If you've ever worried about how you smell or just want to make sure you're staying as clean as possible, you might lean toward taking multiple showers a day to alleviate those concerns. While it may seem logical, unfortunately science isn't on your side with this one. According to experts at WebMD, taking too many showers can actually strip your skin of its protective barrier and lead to dryness and a whole host of other problems. Our skin is home to good bacteria that help keep it both moisturized and free of "bad" bacteria. Bathing too much can strip that layer of good bacteria, drying the skin out and leading to itching, irritation, cracking, thus making it vulnerable to infection. Experts at WebMD also explain that our immune systems actually benefit from some level of germs, and that if they are consistently removed, our bodies cannot produce the right antibodies to help fight infection. So how often should you be showering, then? The site explains that there is not one answer that works for everyone, but that it is typically safe to shower once every day, but that two to three times a week may even be healthier.

Using antibacterial soap

For many, this one might seem strange, or counter-intuitive at the very least.

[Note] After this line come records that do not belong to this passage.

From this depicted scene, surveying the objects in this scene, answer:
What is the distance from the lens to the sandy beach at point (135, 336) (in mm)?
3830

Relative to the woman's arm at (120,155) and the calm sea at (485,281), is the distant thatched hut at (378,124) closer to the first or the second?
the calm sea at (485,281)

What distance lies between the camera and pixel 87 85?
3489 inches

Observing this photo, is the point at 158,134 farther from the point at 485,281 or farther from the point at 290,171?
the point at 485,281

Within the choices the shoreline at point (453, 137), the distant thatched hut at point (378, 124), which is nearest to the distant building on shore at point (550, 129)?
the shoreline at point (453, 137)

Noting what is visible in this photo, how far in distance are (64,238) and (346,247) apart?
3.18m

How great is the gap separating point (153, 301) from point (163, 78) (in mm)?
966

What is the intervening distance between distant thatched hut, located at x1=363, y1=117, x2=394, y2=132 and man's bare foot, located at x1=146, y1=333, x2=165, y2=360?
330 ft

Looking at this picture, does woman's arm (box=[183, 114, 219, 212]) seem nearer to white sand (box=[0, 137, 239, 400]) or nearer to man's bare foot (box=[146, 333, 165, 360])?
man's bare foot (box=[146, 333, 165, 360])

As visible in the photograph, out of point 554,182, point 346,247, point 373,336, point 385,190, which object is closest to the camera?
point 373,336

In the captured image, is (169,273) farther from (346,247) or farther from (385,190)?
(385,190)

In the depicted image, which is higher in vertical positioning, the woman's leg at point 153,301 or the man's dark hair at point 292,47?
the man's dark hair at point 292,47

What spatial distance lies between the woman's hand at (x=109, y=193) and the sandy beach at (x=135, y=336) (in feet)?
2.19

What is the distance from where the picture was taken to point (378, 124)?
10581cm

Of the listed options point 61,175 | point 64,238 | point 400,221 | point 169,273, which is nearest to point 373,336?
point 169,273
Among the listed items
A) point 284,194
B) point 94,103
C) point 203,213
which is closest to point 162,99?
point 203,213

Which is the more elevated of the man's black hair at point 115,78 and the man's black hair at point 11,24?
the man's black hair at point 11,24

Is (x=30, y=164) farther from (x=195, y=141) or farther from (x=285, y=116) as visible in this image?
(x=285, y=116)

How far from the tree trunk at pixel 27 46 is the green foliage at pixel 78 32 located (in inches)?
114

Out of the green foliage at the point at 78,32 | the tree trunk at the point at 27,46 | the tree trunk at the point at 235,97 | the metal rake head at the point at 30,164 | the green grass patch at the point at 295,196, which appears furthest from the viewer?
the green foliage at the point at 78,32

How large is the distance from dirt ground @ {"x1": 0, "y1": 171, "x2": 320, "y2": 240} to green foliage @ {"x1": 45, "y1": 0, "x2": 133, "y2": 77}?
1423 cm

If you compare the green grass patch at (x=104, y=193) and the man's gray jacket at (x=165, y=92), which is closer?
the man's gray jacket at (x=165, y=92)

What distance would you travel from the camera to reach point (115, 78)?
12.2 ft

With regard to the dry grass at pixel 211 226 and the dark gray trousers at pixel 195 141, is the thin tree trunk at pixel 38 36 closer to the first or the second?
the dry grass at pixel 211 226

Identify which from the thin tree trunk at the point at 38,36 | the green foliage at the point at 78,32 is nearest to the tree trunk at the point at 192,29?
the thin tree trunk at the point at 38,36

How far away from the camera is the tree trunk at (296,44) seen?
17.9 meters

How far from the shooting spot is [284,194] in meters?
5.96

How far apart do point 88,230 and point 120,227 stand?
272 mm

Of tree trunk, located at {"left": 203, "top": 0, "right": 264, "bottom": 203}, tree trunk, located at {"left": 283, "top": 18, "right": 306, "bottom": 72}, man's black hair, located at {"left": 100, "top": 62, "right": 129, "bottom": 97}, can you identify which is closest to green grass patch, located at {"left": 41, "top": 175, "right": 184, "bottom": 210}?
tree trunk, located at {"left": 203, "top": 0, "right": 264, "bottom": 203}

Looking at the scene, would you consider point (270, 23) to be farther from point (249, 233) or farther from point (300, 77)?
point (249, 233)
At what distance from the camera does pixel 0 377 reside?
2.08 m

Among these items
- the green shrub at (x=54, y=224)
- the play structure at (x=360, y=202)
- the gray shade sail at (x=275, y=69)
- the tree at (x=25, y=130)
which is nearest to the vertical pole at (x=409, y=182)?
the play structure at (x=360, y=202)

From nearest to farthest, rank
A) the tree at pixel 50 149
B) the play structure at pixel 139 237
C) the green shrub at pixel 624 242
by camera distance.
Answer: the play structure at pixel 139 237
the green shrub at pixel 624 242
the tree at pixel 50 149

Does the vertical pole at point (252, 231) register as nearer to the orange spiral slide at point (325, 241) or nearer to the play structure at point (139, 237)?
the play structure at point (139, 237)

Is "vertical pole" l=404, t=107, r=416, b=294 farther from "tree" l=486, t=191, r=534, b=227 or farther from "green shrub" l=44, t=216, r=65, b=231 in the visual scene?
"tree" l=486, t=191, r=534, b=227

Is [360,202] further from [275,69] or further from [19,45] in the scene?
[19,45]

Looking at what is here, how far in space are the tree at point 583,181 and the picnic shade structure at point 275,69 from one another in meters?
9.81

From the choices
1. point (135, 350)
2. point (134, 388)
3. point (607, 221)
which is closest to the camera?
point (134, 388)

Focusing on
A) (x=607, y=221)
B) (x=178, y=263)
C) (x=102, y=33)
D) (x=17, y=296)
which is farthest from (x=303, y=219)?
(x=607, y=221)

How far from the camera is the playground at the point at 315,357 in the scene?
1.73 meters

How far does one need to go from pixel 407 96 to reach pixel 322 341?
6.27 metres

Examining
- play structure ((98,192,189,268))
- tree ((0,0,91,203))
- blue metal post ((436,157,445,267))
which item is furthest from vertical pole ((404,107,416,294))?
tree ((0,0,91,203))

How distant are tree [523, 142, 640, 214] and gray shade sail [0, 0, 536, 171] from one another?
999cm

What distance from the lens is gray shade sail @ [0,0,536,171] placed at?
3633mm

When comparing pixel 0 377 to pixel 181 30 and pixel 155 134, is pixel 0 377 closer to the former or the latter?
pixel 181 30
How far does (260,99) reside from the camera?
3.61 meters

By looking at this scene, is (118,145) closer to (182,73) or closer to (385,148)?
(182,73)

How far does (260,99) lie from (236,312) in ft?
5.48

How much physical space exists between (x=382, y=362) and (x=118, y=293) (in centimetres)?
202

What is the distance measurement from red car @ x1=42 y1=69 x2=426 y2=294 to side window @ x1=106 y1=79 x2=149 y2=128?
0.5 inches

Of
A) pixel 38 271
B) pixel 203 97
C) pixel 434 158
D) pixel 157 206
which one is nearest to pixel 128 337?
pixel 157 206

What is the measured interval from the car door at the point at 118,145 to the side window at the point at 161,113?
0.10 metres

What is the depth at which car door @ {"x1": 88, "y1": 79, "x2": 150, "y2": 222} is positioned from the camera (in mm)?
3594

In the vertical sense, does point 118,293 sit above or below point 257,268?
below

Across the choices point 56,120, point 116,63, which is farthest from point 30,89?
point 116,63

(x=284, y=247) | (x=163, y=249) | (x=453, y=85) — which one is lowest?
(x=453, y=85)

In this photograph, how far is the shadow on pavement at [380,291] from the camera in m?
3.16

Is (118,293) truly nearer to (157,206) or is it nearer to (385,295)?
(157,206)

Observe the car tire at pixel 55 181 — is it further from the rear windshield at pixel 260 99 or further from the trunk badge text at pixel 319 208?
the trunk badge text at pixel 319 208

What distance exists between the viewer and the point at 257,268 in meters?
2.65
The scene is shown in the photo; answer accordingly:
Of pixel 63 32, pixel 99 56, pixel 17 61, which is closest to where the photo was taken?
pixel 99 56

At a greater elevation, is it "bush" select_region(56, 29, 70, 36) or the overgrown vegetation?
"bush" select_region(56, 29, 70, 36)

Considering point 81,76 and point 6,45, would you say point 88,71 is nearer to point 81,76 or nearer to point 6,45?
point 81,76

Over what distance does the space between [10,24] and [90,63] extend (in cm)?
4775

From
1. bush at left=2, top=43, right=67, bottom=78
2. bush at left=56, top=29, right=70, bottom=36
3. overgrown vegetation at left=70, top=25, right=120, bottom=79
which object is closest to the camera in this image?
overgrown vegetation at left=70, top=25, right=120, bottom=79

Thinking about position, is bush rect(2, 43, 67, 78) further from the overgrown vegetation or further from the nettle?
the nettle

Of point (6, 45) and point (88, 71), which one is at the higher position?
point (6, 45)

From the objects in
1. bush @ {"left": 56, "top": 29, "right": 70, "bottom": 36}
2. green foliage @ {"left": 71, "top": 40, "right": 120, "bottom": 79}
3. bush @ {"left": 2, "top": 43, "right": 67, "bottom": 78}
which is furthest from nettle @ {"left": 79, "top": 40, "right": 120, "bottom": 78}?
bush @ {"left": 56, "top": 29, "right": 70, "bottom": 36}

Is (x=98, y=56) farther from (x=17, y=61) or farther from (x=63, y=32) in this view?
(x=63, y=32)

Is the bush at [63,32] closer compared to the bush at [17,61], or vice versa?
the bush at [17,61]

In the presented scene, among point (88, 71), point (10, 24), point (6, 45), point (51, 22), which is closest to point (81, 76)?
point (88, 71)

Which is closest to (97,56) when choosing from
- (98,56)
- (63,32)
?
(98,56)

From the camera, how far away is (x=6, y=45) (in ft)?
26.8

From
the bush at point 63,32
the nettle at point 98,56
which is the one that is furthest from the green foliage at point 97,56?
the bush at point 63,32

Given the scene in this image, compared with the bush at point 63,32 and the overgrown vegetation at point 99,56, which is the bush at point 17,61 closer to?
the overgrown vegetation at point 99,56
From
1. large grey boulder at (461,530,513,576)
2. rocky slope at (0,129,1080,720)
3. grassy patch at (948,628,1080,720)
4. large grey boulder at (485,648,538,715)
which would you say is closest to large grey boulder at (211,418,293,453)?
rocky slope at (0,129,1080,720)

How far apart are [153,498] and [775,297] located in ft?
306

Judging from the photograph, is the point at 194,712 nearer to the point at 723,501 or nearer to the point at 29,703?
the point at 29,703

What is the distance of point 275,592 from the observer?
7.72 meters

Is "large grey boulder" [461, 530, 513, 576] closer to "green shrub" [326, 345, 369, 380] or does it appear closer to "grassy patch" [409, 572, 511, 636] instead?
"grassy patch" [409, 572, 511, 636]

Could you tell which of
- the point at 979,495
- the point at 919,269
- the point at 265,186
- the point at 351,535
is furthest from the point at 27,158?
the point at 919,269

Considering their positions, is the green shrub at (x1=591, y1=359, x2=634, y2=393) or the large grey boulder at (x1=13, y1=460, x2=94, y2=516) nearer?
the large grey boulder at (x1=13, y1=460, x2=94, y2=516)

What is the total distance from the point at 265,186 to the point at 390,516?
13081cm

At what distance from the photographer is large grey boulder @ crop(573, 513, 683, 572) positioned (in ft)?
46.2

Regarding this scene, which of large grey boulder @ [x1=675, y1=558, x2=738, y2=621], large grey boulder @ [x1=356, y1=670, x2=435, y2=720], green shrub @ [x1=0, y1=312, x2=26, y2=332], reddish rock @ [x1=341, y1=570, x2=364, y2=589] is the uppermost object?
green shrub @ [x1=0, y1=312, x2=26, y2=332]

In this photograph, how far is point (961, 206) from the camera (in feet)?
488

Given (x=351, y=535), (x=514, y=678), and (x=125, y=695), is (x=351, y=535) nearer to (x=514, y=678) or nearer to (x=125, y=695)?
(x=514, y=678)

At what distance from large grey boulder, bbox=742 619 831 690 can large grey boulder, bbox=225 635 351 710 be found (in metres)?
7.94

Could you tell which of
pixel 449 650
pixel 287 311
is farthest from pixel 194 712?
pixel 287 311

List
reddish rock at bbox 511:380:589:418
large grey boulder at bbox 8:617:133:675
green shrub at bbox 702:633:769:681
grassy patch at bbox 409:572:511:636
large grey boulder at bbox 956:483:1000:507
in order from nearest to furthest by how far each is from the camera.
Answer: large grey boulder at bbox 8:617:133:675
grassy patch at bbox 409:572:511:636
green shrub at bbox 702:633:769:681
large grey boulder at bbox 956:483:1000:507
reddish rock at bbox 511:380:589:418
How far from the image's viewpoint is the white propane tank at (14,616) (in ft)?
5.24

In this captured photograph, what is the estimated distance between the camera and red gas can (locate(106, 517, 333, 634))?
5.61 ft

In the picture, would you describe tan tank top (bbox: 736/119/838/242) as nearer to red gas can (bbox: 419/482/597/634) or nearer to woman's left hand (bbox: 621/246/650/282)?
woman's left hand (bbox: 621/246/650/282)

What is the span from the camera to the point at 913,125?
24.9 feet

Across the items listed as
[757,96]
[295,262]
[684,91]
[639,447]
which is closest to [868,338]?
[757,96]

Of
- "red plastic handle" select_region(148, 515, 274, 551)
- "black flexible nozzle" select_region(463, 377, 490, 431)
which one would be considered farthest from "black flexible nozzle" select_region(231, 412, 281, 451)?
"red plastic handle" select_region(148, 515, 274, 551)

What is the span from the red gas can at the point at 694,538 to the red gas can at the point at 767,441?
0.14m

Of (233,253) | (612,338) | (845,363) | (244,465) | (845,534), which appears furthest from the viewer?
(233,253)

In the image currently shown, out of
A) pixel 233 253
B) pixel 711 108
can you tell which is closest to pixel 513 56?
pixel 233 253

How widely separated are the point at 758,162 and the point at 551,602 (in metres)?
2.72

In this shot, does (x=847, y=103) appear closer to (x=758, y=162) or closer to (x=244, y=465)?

Due to marketing efforts, antibacterial soaps are seen by many as being more effective at preventing the spread of germs. However, concerns have risen about the potential harm these soaps may be causing, according to experts at Verywell Health. The site reports that in 2013 the U.S. Food and Drug Administration (FDA) requested that manufacturers of antibacterial soaps provide evidence of their effectiveness, but as of 2017 had not yet received any proof that they were any better at killing bacteria than regular soap. Therefore, the FDA limited their production and banned 24 ingredients commonly found in antibacterial soap, including triclosan and triclocarban, which were the two most frequently used. Experts at Verywell Health explained that the ban took place not only because the companies could not provide proof of the effectiveness of these ingredients, but also because of potential safety concerns regarding their long-term use. Potential for antibiotic resistance, allergic responses, hormonal disruption, and trace amounts of chemicals that are retained in the body were some of the top concerns highlighted by the FDA.

Overusing mouthwash

Using a large dose of mouthwash may seem like a good choice when it comes to maintaining dental hygiene. While using it in moderate amounts can contribute to an overall improvement in oral health, there are some factors to take into consideration regarding how much mouthwash you should be using, and whether using it will actually help you at all. According to experts at Healthline, sodium laurel sulfate, a common ingredient found in mouthwash, could be a potential irritant for someone who has canker sores, and may potentially trigger an outbreak in those who are prone to getting them. Furthermore, the site notes that most mouthwashes are alcohol based, which can contribute to mouth dryness as well as burning and irritation. As for mouthwashes that are made without alcohol, using them could actually contribute to eliminating the healthy bacteria that make up the "oral microbiome" in your mouth, which is what helps you break down food and keeps your gums healthy. Furthermore, the site explains that some synthetic ingredients in mouthwash have even been linked to certain cancers.